Total de visualizações de página

sábado, 21 de janeiro de 2012

“Você tem que aprender a trabalhar com as suas dificuldades, para fazer delas o mínimo.”



Entrevista Fábio Batista dos Santos
Aos 24 anos, o baiano de Cruz das Almas, Fábio Batista dos Santos, vive em Salvador e está terminando a faculdade de Direito.  Ele descobriu que era disléxico há três anos, quando foi para o Reino Unido estudar Comunicação. Atualmente, mantém o blog Nuven Digital – “É ‘nuven’ com ‘n’ mesmo”, ele diz, explicando seu erro na hora de registrar o domínio. Nesta entrevista, Fábio conta como foi para o Reino Unido, compara como a dislexia é tratada nesse país e no Brasil, e fala de sua vontade de criar um espaço para que os disléxicos compartilhem experiências.
Instituto ABCD: Como foi sua trajetória escolar?
Fábio Batista dos Santos: Eu lembro que desde que entrei na educação infantil e comecei a aprender as letras, achava muito difícil. Aos 6 anos, começaram as cobranças, as provas… Eu ficava muito estressado, aí, tive que traçar uma estratégia… Eu ficava na escola até o meio-dia, almoçava e ia para uma mesinha que a gente tinha em casa, para fazer as atividades da escola. Ficava lá até umas 3 horas. Pra mim, era tudo difícil: direita, esquerda, sucessor, antecessor… Aquilo era coisa que eu tinha que me trancar e ficar estudando, repetindo, repetindo, repetindo, até conseguir gravar. Eu também fazia isso com os textos. Passava o final de semana todo, decorando porque eu não conseguia ler em voz alta. Então, era o melhor leitor da classe, tirava as melhores notas, mas sempre colocando duas, três, ou quatro vezes mais trabalho do que os meus colegas. Ao mesmo tempo, por sugestão das outras pessoas, eu achava que era incompetente, preguiçoso. Mas, no fundo, não entendia por que eu aprendia fácil matemática, física, química, e ortografia e gramática não entravam na minha cabeça.
Instituto ABCD: Depois você foi estudar Direito e de repente resolveu fazer um mestrado em Comunicação no Reino Unido. Como foi essa estória?

Informações exibidas:
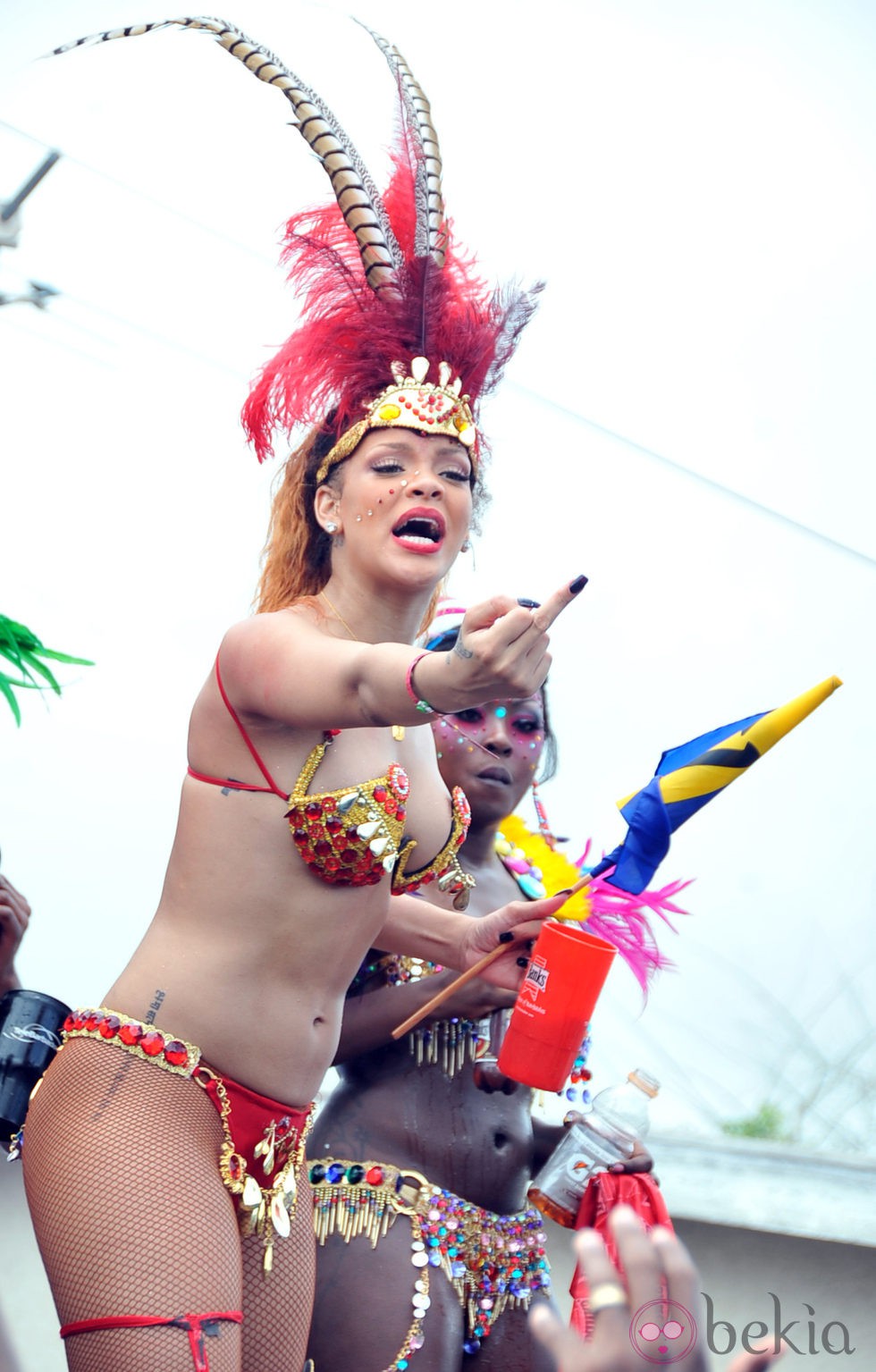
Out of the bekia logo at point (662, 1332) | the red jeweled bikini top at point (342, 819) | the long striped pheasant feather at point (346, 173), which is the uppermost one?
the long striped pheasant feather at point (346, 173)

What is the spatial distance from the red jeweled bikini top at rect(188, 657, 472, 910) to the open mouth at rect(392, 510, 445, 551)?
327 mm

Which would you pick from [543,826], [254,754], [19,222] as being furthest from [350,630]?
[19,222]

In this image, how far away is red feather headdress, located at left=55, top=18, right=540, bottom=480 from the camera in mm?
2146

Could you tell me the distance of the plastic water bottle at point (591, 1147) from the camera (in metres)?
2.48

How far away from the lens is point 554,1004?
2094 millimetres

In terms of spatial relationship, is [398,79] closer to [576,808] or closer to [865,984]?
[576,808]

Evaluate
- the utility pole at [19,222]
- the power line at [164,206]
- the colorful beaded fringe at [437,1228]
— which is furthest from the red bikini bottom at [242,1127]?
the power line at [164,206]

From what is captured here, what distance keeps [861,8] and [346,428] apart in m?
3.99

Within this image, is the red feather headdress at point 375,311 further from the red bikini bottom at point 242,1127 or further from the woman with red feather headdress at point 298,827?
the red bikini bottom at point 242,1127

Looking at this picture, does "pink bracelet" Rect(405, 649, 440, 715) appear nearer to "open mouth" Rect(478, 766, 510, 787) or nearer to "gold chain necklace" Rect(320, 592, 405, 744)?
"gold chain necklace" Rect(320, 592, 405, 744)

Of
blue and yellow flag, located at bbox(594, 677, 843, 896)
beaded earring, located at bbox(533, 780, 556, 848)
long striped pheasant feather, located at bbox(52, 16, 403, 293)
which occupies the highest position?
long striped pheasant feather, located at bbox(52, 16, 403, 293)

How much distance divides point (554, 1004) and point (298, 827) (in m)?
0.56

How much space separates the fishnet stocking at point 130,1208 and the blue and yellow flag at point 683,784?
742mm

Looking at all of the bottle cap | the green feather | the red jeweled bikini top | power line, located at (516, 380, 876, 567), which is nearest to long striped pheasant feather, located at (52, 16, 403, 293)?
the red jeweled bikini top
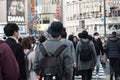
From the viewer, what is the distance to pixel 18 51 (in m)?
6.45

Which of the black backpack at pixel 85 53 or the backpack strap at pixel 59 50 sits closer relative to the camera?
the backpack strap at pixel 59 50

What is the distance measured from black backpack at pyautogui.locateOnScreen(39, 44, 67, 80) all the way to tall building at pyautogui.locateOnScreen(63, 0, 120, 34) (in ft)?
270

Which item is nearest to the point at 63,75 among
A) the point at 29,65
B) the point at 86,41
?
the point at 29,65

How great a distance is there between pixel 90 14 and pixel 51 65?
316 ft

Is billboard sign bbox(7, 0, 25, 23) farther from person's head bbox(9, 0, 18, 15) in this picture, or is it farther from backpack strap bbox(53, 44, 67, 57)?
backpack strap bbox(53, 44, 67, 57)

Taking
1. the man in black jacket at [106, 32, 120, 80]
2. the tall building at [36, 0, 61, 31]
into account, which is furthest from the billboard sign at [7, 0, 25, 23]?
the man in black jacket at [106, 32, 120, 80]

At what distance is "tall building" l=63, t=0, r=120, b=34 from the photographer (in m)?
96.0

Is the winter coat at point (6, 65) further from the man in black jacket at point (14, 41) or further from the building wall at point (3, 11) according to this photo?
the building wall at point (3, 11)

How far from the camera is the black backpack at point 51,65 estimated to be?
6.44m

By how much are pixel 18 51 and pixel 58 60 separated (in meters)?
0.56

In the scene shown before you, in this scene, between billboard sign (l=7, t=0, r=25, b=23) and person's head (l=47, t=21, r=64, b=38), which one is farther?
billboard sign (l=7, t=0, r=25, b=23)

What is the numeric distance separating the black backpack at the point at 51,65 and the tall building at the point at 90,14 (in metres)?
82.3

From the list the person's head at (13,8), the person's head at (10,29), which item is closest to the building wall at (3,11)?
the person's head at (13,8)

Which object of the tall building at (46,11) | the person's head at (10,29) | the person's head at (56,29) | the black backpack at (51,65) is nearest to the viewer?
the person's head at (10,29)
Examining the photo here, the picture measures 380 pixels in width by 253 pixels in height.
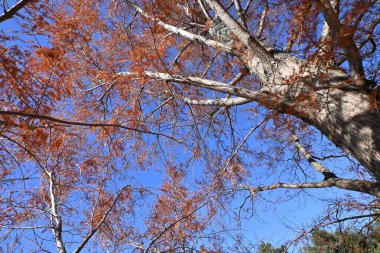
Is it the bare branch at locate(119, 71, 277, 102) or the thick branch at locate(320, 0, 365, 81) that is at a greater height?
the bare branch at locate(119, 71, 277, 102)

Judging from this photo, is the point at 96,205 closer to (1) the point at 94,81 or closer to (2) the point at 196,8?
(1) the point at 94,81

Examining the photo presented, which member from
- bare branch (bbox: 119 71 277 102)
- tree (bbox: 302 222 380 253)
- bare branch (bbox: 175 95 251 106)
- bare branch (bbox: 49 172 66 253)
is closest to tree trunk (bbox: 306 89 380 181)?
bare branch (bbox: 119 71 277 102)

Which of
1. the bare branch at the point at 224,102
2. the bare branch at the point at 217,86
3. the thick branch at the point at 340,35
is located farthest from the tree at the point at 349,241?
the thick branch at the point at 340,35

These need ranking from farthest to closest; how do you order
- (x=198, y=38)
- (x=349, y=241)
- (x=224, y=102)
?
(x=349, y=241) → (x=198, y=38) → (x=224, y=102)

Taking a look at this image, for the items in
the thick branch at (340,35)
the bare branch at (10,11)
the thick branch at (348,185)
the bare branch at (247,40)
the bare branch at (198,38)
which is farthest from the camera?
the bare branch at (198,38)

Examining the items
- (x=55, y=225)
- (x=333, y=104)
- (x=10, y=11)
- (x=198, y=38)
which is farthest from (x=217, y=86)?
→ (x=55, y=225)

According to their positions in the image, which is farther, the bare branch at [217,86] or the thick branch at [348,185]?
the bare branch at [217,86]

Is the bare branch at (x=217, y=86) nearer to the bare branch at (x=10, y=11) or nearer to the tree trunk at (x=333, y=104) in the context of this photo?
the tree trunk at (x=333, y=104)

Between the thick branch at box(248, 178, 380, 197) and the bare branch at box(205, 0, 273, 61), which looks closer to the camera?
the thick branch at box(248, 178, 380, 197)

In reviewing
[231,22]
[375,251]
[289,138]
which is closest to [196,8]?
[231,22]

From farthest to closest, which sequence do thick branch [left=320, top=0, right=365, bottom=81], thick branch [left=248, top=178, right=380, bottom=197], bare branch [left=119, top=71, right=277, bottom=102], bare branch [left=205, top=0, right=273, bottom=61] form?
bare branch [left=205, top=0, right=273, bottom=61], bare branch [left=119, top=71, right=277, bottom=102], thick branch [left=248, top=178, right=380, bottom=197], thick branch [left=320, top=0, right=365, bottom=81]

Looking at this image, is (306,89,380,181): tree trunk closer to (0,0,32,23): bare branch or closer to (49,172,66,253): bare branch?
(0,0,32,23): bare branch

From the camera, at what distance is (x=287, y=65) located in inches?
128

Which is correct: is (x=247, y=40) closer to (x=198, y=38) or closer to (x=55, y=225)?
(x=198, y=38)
---
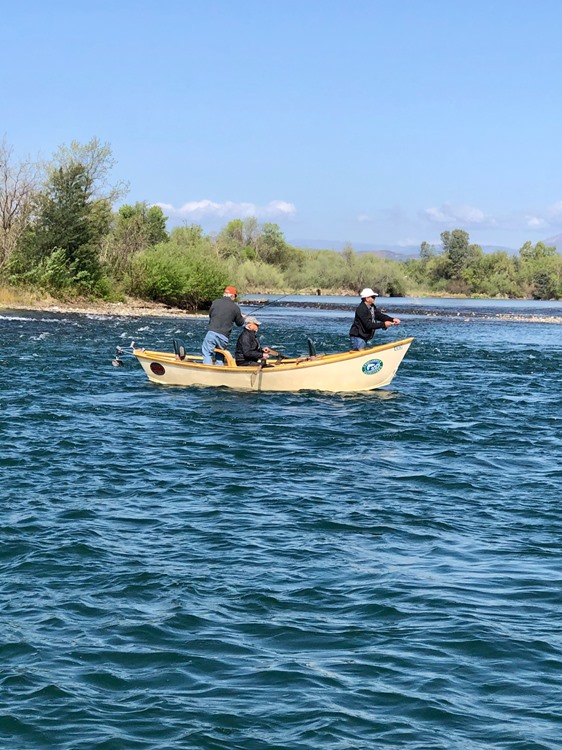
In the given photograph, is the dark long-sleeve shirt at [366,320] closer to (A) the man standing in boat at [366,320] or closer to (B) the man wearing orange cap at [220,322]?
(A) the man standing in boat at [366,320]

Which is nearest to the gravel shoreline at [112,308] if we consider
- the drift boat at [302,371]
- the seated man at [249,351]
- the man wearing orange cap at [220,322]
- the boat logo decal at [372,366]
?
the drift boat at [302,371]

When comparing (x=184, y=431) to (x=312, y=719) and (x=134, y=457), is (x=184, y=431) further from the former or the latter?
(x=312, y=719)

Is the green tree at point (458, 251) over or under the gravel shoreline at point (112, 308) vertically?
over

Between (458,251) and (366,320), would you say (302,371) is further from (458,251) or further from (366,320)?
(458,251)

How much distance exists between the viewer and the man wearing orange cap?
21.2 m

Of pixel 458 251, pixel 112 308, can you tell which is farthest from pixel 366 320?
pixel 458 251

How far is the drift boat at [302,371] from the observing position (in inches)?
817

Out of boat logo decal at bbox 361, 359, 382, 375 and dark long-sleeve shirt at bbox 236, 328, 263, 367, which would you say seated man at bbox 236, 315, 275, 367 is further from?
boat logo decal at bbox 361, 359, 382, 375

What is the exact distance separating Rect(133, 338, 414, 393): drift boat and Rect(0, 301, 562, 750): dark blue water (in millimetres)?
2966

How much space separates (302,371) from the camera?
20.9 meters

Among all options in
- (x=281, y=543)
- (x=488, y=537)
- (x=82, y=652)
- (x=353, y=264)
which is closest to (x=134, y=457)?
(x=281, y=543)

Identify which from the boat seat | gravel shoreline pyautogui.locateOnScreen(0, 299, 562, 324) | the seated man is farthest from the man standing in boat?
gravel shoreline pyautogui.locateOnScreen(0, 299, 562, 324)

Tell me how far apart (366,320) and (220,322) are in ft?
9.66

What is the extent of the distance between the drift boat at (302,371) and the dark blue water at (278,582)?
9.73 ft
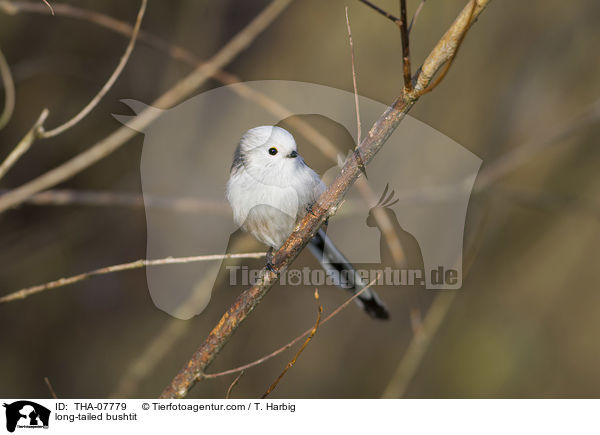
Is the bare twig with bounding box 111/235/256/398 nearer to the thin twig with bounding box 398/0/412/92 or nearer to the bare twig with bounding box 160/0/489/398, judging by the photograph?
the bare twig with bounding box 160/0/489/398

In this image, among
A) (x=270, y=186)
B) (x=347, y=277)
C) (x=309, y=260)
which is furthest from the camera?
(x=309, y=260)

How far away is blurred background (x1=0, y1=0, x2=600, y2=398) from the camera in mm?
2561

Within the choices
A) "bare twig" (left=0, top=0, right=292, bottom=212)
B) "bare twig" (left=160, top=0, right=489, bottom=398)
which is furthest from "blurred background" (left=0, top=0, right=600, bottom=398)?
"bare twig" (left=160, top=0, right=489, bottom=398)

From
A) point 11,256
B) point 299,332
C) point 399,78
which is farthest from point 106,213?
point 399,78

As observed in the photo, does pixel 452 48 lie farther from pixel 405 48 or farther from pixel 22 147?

Detalhes da tarefa: Reescreva o trecho da entrevista que começa com as palavras "sábado, 21 de" e termina com "disléxicos compartilhem experiências.", trocando "Salvador" por "Recife". Os registros não são necessários para esta atividade.

Exercício concluído:
sábado, 21 de janeiro de 2012

“Você tem que aprender a trabalhar com as suas dificuldades, para fazer delas o mínimo.”



Entrevista Fábio Batista dos Santos
Aos 24 anos, o baiano de Cruz das Almas, Fábio Batista dos Santos, vive em Recife e está terminando a faculdade de Direito.  Ele descobriu que era disléxico há três anos, quando foi para o Reino Unido estudar Comunicação. Atualmente, mantém o blog Nuven Digital – “É ‘nuven’ com ‘n’ mesmo”, ele diz, explicando seu erro na hora de registrar o domínio. Nesta entrevista, Fábio conta como foi para o Reino Unido, compara como a dislexia é tratada nesse país e no Brasil, e fala de sua vontade de criar um espaço para que os disléxicos compartilhem experiências.